Togliatti, nel suo intervento in Aula, assai chiaramente elencava alcune di quelle che a suo dire potevano considerarsi le opzioni metodologiche mediante le quali garantire, in un futuro non lontano, il diritto al lavoro, al riposo, alla tutela lavorativa e all’istruzione di tutti i lavoratori, in modo tale da poter mettere in equilibrio quell’oscillazione tra libertà economica e sicurezza sociale:
1) la necessità di una pianificazione economica, coordinata e organizzata dallo Stato, anche rispetto alle iniziative private;
2) il riconoscimento costituzionale di forme di proprietà dei mezzi di produzione diverse da quella privata, cioè la propriet&agr
ave; cooperativa, di cui si voleva favorire la diffusione, ma anche della proprietà di Stato;
3) la nazionalizzazione delle imprese che per il loro carattere di servizio pubblico oppure monopolistico debbono essere sottratte alla iniziativa privata, con lo scopo di impedire a gruppi privati di tenere sotto controllo la vita della nazione;
4) la necessità dell’organizzazione di Consigli di azienda come organi di controllo sulla produzione, da parte di tutte le categorie dei lavoratori, nell’interesse della collettività;
5) la limitazione del diritto di proprietà entro il concetto di interesse sociale.
Nella difficoltà di distinguere tra aspetto programmatico e normativo della Costituzione, parve volersi immergere, di proposito, Calamandrei, il quale si esercitò nel mettere in evidenza la difficoltà di trovare un equilibrio su questo terreno. Dal suo intervento, emergono alcune contraddizioni non prive di elementi di imbarazzo:
“Se uno che non avesse partecipato ai lavori di questo progetto domandasse: la Costituzione della Repubblica italiana, sotto l’aspetto sociale, quale tendenza ha? È a tendenza conservatrice o a tendenza progressiva? Individualista o socialista? La risposta non sarebbe facile.

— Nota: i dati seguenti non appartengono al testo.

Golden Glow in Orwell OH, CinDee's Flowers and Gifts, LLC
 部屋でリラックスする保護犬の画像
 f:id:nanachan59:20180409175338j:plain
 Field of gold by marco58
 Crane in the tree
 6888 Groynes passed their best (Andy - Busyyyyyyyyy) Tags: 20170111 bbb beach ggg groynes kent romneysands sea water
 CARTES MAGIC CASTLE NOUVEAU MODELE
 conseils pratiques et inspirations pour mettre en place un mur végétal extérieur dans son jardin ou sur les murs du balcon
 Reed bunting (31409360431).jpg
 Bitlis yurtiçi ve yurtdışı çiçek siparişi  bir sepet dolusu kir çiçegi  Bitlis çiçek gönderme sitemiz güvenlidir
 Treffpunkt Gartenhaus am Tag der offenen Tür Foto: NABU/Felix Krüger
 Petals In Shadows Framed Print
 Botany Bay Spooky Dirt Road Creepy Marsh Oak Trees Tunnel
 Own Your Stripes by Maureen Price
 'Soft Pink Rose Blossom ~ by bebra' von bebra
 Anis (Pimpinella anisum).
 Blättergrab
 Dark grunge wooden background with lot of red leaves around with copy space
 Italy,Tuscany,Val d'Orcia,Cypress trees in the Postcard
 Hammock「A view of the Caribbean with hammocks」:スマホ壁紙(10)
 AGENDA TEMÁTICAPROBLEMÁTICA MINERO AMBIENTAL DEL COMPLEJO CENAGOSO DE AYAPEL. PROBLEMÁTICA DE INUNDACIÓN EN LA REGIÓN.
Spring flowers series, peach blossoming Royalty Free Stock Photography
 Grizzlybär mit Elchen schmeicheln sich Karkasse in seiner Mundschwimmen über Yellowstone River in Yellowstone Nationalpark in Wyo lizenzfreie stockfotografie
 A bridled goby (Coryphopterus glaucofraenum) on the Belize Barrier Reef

Io leggo qui un articolo 37, che dice cose sensatissime: «Ogni attività economica privata o pubblica deve tendere a provvedere i mezzi necessari ai bisogni individuali ed al benessere collettivo». Sagge parole; ma mi domando: come questa disposizione può rappresentare, non dico un articolo di legge, ma semplicemente una indicazione di una qualsiasi tendenza politica o sociale? È una frase innocua, come se si fosse dichiarato, nello stesso articolo 37, che il sole risplende; ma non è una direttiva politica per l’avvenire.
Ci sono poi articoli come il 38, 39, 41, in cui si rintraccia alla superficie questo lavoro di compromesso, che ha portato a costruire queste formule ad intarsio in modo da dar ragione a tutte le tendenze.
Mi immagino, a proposito degli articoli 38 e 41, un dialogo fra un conservatore e un progressista: l’uno e l’altro vi troverà argomenti per sostenere che la Costituzione dà ragione a lui. Il conservatore dirà: «Vedi, la proprietà privata è riconosciuta e garantita». Il progressista risponderà: «Sì, ma i beni possono appartenere allo Stato o ad enti pubblici».
Il conservatore, o liberale che sia, dirà: «L’iniziativa economica privata è libera». Il progressista risponderà: «Sì, ma non può svolgersi in contrasto con l’utilità sociale o in modo da recar danno alla sicurezza, alla libertà, alla dignità umana» (Si ride).”
Calamandrei scherzava, e i presenti risero, ma le sue parole lasciano trasparire tutta la delicatezza del cercare, non senza difficoltà, l’equilibrio tra socialismo e capitalismo. Sarà infine la Democrazia Cristiana, con una politica imperniata sulla nozione filosofica e politica di “persona”, come vedremo, a suggerire un’interessante mediazione, non macchinosa, e non priva di profondità culturale.